In my role as Executive Director at the Windward Foundation and years working directly with caregivers, I am empathetic to the struggles caregivers experience, and statistics like these keep me up at night. The impacts of social isolation, lack of exercise, overall stress, and the feeling of hopefulness during quarantine are just some of the issues that we should keep top of mind.
If you have lived with a person with Alzheimer’s disease, you understand that depression is widespread for the person living with the disease. In the beginning, my Dad (like most) knew what his diagnosis meant and not only became very depressed but multiple times a day, he would tell us that he just wanted to “end it.” Our family paid close attention to my Dad’s mental health, but we didn’t always closely watch my Mom. That is why my brother Sean McDermott and I decided to focus our impact on the unpaid family caregiver. Through our experiences, we saw a gaping hole in the focus of the health and well being of the unpaid family caregivers to those with Alzheimer’s, especially as many are senior citizens.

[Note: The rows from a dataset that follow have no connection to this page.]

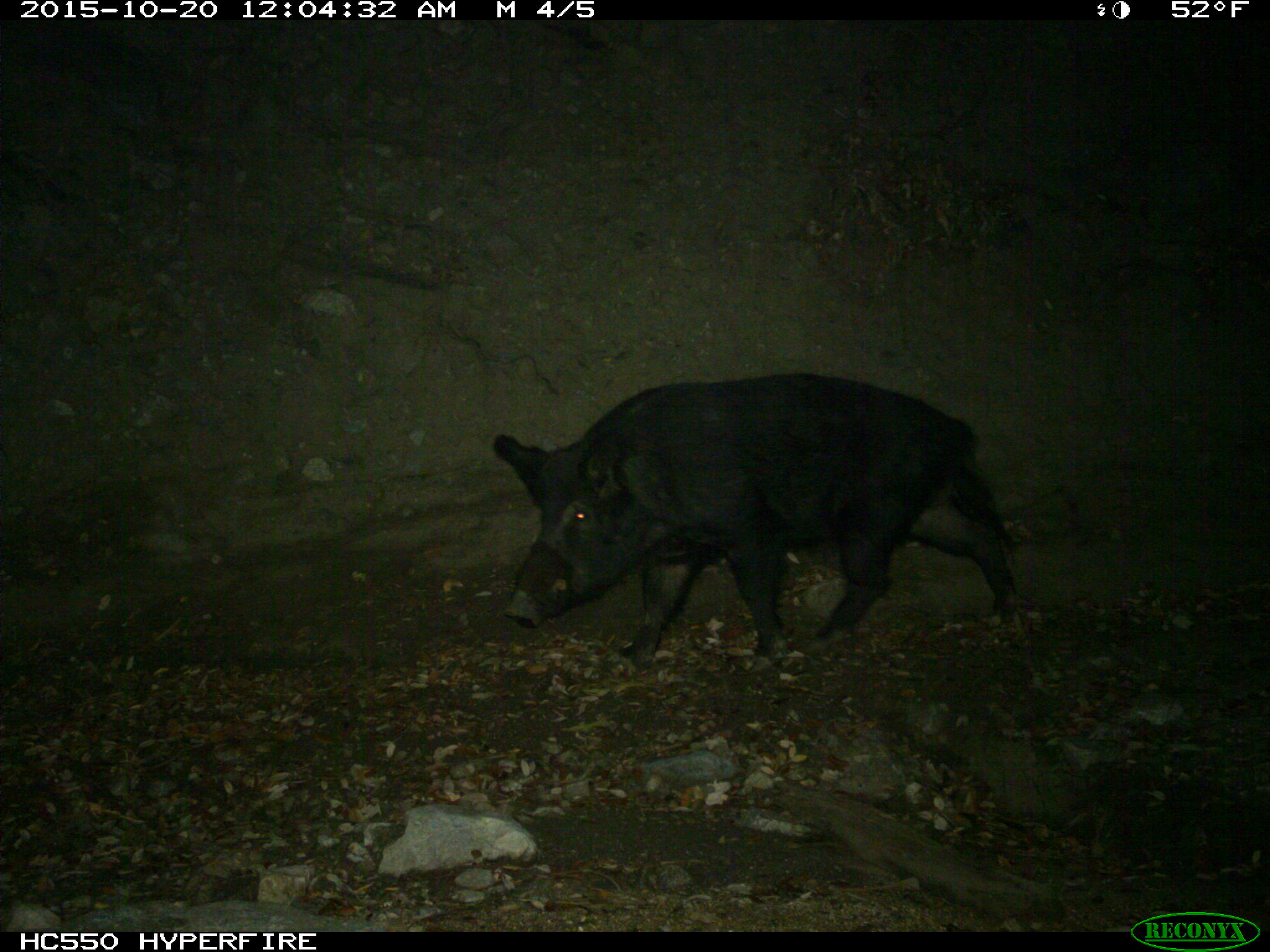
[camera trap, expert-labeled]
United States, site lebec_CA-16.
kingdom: Animalia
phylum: Chordata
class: Mammalia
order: Artiodactyla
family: Suidae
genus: Sus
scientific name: Sus scrofa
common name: wild boar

Like most organizations that serve our aging populations, we have learned to be very creative in our efforts to continue to make an impact virtually. The one thing we want to make sure we do is listen to our community and never be afraid to ask them what they need. To help us better understand most recently, we surveyed our community to adjust our programming to serve their needs best. We heard back from over 230 people caring for a loved one at home with Alzheimer’s, and this is what we learned:
- 92% of caregivers feel very overwhelmed due to social isolation
- 95% of caregivers are finding it very difficult to exercise because they are fearful of COVID-19
- 72% of caregivers are postponing their routine doctor appointments due to the logistics of leaving their loved one at home
- 86% of caregivers have found technology beneficial during the pandemic
- 36% of caregivers have tried teletherapy or telemedicine
- 17% of caregivers are interested in in-person social gatherings (the survey was early August 2020)
- 9% of caregivers are interested in virtual educational programs
One of the most positive things that have come out of COVID on the medical front is virtual doctor and therapy visits, both covered by Medicare. Amanda LaRose, Owner, and Therapist at We Care Management, says that when it comes to unpaid family caregivers’ mental health, “society needs to pay more attention to it. I have found in work I do with caregivers that when their mental health is manageable, they experience fewer feelings of guilt, regret, stress, helplessness, and frustration. During this time, the support Mental Health Therapists have been able to provide virtually has made a significant positive impact on unpaid family caregivers’ mental health.”
We should all be very concerned about our seniors, especially those isolated at home and caring for a person with Alzheimer’s. Let’s band together as a community with our families to ensure that our unpaid caregivers find joy in their day-to-day lives. We can do that by making sure we are very intentional about calling and checking on them. Encouraging them to exercise, even if it is only walking in place inside the home, and social activities like family Zoom meetings can help them feel more connected. If you have a chance to be an accountability partner, schedule short social distance walks. Look for signs of depression and encourage your loved one to reach out to a support group, doctor, or therapist to help with their feelings.